The amazing thing about Jesus is that even when we choose our own path, He is faithful to "never leave or forsake us" (Duet. 31:6). When you are on the other side of destruction it is easy to look back and see the little rays of hope scattered throughout the wreckage. I pray that the Lord will teach me how to see hope in the midst of destruction. I pray that in the middle of every storm my eyes would be fixed on Jesus, in order that I might never again forget that He has called me to more than myself. 

1st Peter 2:9 says this, "you are a chosen race, a royal priesthood, a holy nation, a people for his own possession, that you may proclaim the excellencies of him who called you out of darkness into his marvelous light."

How amazing.

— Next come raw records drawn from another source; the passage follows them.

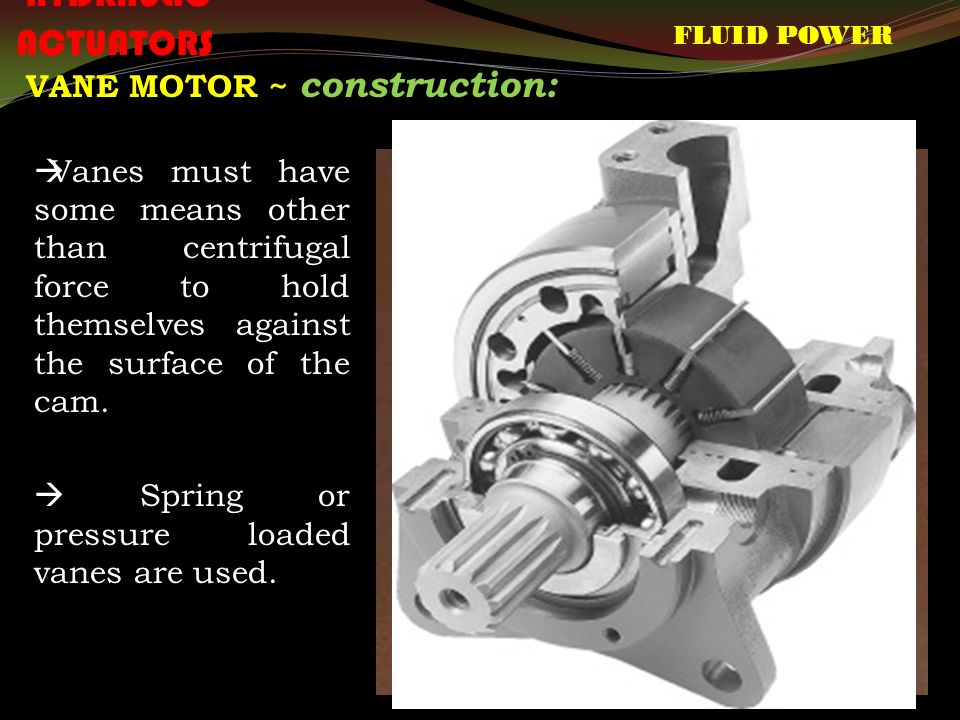 FLUID POWER HYDRAULIC ACTUATORS VANE MOTOR ~ construction:  Vanes must have some means other than centrifugal force to hold themselves against the surface of the cam.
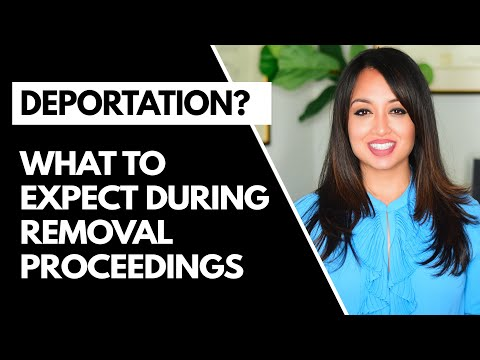removal-proceedings-in-your-immigration-case-(dreadful-deportation!)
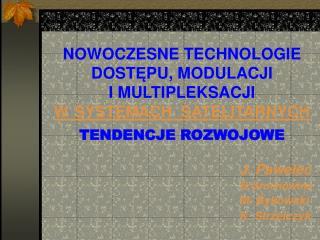 NOWOCZESNE TECHNOLOGIE DOSTEPU, MODULACJI I MULTIPLEKSACJI  W  SYSTEMACH  SATELITARNYCH  TENDENCJE ROZWOJOWE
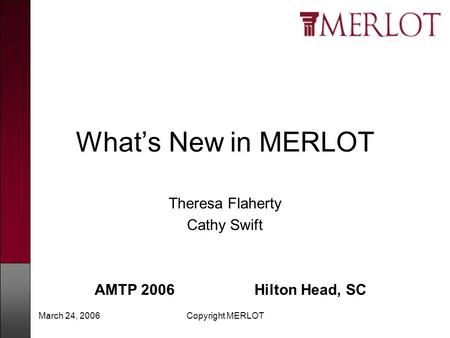March 24, 2006Copyright MERLOT What's New in MERLOT Theresa Flaherty Cathy Swift AMTP 2006 Hilton Head, SC.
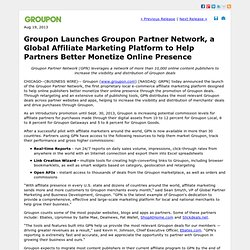 Launches Groupon Partner Network, a Global Affiliate Marketing Platform to Help Partners Better Monetize Online Presence (NASDAQ:GRPN)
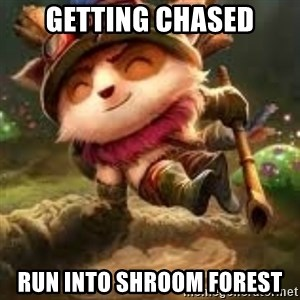 Jerk teemo - Getting Chased Run into shroom forest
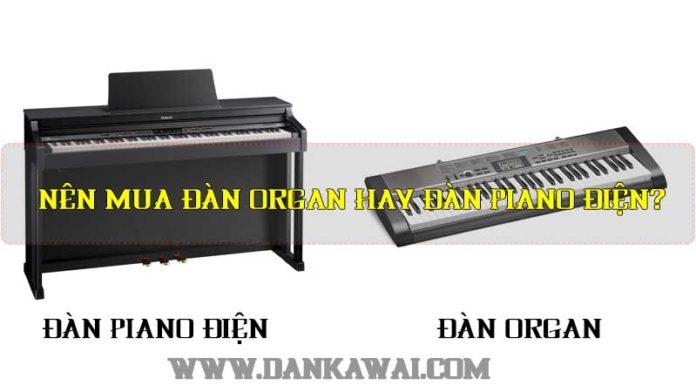 nen-chon-dan-piano-dien-hay-dan-organ
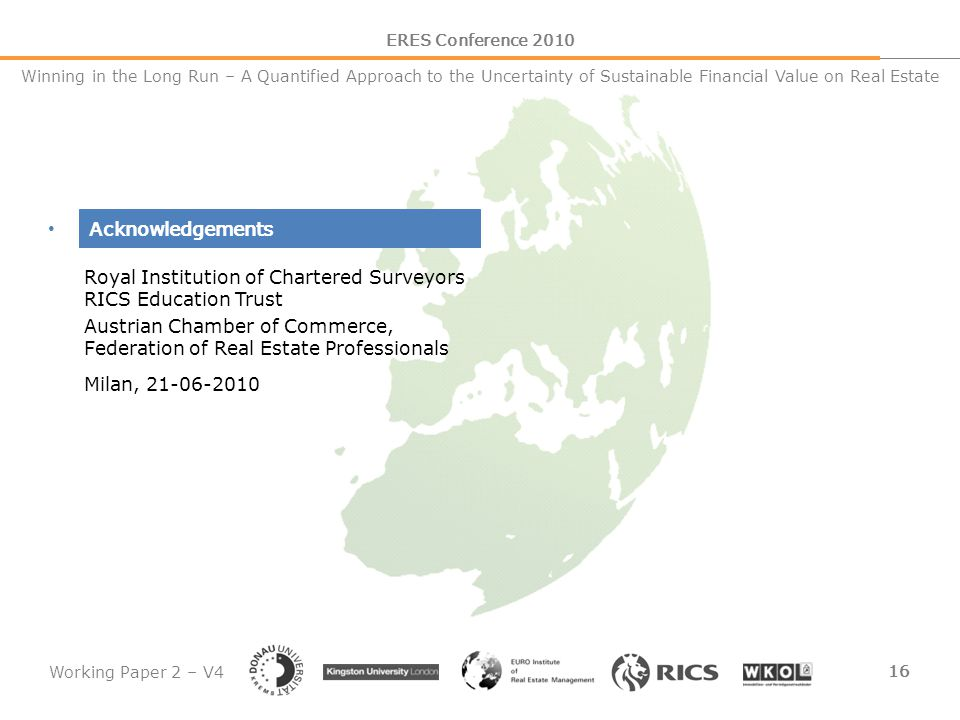 Working Paper 2 – V4 16 ERES Conference 2010 Winning in the Long Run – A Quantified Approach to the Uncertainty of Sustainable Financial Value on Real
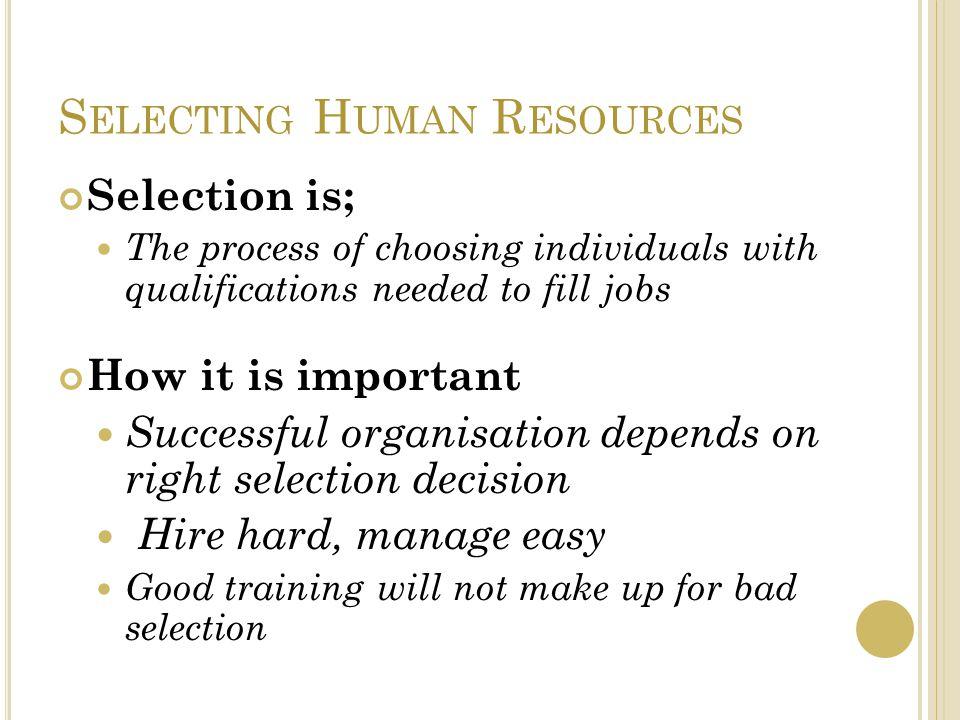 Selecting Human Resources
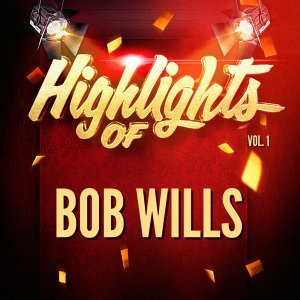 Highlights of Bob Wills, Vol. 1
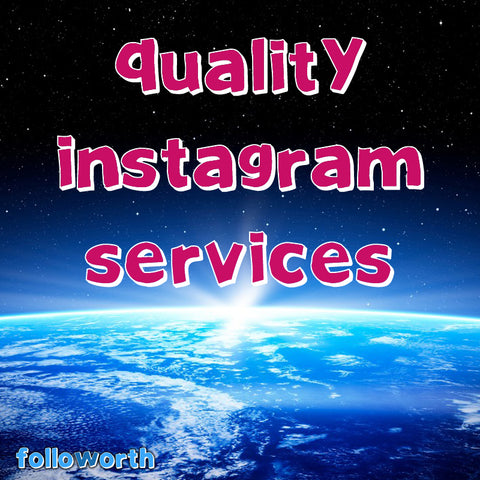 High quality Instagram services, Instagram services,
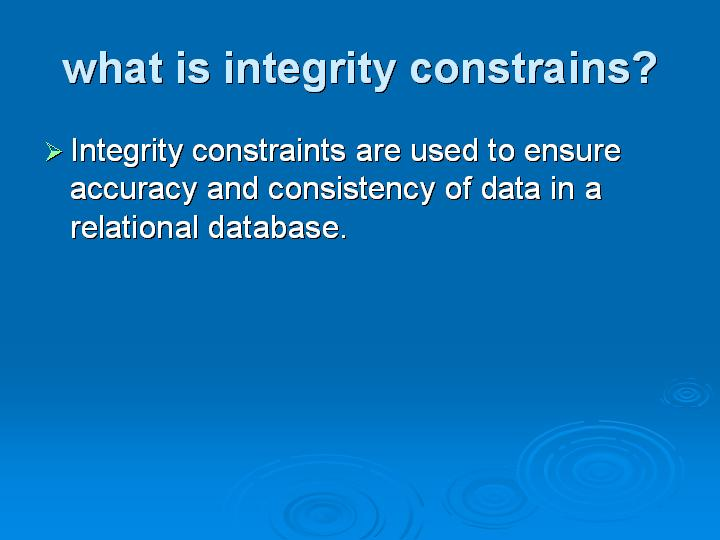 49_what is integrity constrains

How life-changing. Jesus doesn't leave us in darkness; He himself  literally calls us out of it.

Please do not hear me saying that what you are personally walking through is not hard and does not matter. I am not trying to make light of doubt, fear, broken-heartedness, or any other painful life situations. But please, PLEASE, do not believe that anyone of these places are where the Lord intends for us to reside.

So continue to question, continue to ask the Lord to reveal to you His purpose, but do NOT for even a second forget that He is faithful and true. The Scriptures continuously tell us to "knock, seek, call" upon His name. He is committed to us, we must not forget to daily commit to Him.

If you are a college student reading this post, know that you are NOT crazy, life is confusing, and you couldn't have begun to imagine just how emotionally hard college would be until you were thrown into the middle of it and told to keep up. Whether or not you think so, you are doing very well, and you are both precious and so loved by our Maker,

One last thing I must ask of you is to stop comparing yourself to those around you. My sweet mother always says, "where comparison starts contentment ends," and she is right. You have been called to live a completely different life than any other. And that is a great call, indeed.